Nun kann man mir natürlich entgegen halten, das System funktioniert marktwirtschaftlich und das Fehlen von Büchern, die nicht der Kategorie „Schund“ zuzuordnen sind, ist eben kein Zeichen von „Ausverkauft“, sondern es spiegelt mangelndes Interesse wider. Doch selbst wenn dies die harte Realität sein sollte (was wahrscheinlich der Fall ist), welches Bild geben wir in der Welt ab? Da lobe ich mir doch die Engländer. Inmitten der englischsprachigen Mord- und Herzschmerz Buchansammlung finden sich immer einige Werke von Shakespeare und Co. Natürlich kauft auch das vermutlich kein Mensch, aber beim flüchtigen Passanten vermittelt es doch ein kulturell niveauvolleres Bild als die Auswahl im Regal „Deutsche Bücher“.

Damit sind wir auch schon wieder bei der Überschrift dieses Blog-Beitrages. Eine Frage der Ehre für alle deutschen Verlage und Grossisten! Für Sie, liebe Buchhandeltreibenden, ist es eine Frage der Ehre, dafür zu sorgen, dass sich das Niveau der angebotenen Literatur bessert. Ich gelobe dafür, regelmäßig dort etwas zu kaufen.

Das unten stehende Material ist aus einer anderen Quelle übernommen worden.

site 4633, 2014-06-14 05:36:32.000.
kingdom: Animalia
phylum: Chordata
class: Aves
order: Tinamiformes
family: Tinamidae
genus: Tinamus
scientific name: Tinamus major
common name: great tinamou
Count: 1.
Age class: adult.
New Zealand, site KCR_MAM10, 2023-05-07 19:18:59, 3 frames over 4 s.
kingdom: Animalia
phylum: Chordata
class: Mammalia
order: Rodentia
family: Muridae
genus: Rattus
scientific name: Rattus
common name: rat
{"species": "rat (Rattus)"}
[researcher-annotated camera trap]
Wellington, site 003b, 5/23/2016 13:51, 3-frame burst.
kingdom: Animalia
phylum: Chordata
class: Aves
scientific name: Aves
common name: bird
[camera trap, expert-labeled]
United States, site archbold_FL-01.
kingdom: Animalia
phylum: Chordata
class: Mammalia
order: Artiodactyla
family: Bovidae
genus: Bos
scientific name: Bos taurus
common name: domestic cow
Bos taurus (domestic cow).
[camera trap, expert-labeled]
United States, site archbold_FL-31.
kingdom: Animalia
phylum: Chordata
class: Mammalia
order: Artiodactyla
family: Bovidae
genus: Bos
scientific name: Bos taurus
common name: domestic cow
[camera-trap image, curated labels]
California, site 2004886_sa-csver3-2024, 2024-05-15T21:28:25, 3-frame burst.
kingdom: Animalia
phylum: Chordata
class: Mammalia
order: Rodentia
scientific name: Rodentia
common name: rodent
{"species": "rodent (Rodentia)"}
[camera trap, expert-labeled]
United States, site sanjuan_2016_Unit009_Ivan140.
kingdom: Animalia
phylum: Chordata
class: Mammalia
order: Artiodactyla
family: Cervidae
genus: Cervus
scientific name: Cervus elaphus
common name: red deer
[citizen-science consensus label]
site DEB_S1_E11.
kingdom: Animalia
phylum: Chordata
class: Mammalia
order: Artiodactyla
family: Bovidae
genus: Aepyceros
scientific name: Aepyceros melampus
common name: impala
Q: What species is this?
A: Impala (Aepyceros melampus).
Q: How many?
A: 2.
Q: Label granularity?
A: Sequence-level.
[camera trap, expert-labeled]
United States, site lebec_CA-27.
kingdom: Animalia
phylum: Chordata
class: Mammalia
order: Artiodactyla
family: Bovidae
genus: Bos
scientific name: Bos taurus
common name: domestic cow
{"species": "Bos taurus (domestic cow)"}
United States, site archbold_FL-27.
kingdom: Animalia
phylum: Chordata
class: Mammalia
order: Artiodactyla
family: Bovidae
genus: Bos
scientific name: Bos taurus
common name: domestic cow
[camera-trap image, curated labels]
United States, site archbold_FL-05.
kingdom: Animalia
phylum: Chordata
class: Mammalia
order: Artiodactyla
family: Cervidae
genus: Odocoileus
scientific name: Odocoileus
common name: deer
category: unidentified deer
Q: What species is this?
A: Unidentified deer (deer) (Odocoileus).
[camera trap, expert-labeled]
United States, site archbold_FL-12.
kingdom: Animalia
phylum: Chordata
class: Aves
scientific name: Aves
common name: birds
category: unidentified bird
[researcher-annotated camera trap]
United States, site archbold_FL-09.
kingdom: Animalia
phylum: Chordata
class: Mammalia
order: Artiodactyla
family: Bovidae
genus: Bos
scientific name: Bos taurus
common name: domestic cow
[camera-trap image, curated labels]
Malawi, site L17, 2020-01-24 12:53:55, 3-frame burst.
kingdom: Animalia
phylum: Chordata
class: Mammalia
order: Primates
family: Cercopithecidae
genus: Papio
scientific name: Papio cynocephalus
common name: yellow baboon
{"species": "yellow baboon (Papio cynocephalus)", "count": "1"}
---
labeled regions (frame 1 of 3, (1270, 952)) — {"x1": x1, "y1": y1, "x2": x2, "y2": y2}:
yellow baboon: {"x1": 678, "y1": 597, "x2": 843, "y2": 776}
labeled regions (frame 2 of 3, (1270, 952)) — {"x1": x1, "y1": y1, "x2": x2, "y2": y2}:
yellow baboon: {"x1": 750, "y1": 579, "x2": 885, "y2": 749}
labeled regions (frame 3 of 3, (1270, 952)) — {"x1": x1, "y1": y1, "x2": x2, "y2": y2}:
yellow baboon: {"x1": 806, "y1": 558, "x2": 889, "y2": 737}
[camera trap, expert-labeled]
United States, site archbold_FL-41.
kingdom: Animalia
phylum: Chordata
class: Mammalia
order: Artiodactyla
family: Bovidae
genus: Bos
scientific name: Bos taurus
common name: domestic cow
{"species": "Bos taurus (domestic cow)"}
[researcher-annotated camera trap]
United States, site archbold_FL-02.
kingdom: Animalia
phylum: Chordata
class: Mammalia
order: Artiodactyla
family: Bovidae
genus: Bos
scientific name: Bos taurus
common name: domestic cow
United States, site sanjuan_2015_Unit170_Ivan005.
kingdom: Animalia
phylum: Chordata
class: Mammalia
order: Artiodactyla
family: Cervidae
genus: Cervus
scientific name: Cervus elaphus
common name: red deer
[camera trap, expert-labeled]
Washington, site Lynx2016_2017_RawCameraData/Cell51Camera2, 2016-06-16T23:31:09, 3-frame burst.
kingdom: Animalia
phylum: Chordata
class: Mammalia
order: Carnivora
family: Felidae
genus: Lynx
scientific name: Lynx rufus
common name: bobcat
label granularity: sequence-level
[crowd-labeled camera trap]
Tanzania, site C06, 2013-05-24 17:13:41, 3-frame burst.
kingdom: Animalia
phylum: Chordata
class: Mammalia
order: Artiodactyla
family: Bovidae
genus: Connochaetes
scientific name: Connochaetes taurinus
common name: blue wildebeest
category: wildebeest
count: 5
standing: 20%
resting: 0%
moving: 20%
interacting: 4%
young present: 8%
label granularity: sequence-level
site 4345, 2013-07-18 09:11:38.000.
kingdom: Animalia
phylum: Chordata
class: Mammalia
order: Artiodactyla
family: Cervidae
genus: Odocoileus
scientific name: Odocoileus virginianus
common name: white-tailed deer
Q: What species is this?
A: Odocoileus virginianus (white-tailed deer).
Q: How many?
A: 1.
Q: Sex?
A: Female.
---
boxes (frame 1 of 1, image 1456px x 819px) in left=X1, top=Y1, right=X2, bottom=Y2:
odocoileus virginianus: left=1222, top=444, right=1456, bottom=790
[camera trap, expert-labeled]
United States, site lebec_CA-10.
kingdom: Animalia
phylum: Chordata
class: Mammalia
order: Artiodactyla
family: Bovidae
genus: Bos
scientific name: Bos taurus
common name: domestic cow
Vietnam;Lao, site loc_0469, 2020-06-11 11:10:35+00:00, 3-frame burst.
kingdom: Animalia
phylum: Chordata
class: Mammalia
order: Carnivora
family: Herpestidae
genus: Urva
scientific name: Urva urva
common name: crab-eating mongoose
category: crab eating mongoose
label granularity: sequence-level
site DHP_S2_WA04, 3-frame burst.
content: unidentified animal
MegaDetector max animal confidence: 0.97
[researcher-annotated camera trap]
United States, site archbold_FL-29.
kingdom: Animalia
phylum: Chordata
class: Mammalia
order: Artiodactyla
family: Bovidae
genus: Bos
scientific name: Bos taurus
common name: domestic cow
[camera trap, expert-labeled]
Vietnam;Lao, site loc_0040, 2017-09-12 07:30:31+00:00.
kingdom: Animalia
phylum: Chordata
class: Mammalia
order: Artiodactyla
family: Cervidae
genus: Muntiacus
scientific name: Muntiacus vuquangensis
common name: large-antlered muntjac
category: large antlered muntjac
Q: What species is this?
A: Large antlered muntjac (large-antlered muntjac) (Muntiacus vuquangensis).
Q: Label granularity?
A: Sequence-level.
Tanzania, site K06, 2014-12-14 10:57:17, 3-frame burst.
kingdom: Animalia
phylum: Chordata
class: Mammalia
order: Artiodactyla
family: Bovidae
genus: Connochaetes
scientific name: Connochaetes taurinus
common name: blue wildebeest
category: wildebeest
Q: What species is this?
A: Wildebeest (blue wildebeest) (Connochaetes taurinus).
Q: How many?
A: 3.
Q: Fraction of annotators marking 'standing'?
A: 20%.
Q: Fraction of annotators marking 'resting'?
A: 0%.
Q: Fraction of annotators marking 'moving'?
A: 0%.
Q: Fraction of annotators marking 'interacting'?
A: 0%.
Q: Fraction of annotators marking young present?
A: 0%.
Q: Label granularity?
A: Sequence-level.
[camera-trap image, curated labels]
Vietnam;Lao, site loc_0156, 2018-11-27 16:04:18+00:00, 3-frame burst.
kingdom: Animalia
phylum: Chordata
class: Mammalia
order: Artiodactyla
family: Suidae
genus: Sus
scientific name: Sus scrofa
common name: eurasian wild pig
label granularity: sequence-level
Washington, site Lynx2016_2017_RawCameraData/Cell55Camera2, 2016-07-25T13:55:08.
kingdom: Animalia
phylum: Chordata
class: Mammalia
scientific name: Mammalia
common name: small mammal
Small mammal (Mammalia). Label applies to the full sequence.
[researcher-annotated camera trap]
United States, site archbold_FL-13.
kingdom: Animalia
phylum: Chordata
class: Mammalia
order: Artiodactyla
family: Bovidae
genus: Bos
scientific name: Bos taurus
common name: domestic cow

Also, packen wir es an. Es ist gut für das Bild des Deutschen im Ausland – und wer weiß, vielleicht bin ich ja nicht der Einzige, der etwas kaufen und lesen wird.

2 Kommentare

  1. Werter Herr Dr. Ehmer,

    Die Frage der Ehre, die Sie hier an die Verlage und Grossisten richten, wäre vor ein paar Jahren sicher noch dem ein oder anderen Verleger bzw. seinem Vertriebsgeschäftsführer eine ehrenwerte Antwort bis hin zu intensivem Nachdenken über die Lösung des geschilderten Problems wert gewesen. Heute ist für so etwas aber der Verlags-Controller zuständig. Und der schüttelt verständnislos mit dem Kopf. „Rechnet sich nicht, machen wir nicht! Zu wenig kulturbeflissene und zusätzlich auch wertschätzend kaufkräftige deutsche Urlaubs-Ehmers da draußen. Und gedruckt machen wir es schon gar nicht. Wo das komplette deutsche Literaturerbe inzwischen platz- und papiersparend auf jeden E-Reader oder Tablet PC passt.“

    Die positive Wahrnehmung wie auch Verfügbarkeit gedruckter deutscher Qualitätsliteratur im Ausland passt im Hier und Jetzt bei den meisten großen Verlagen einfach nicht ins Kalkulationsschema. Und nur das zählt. Soll das Goethe Institut sich doch darum kümmern … die haben ja Zeit und Budgets für so Spielereien.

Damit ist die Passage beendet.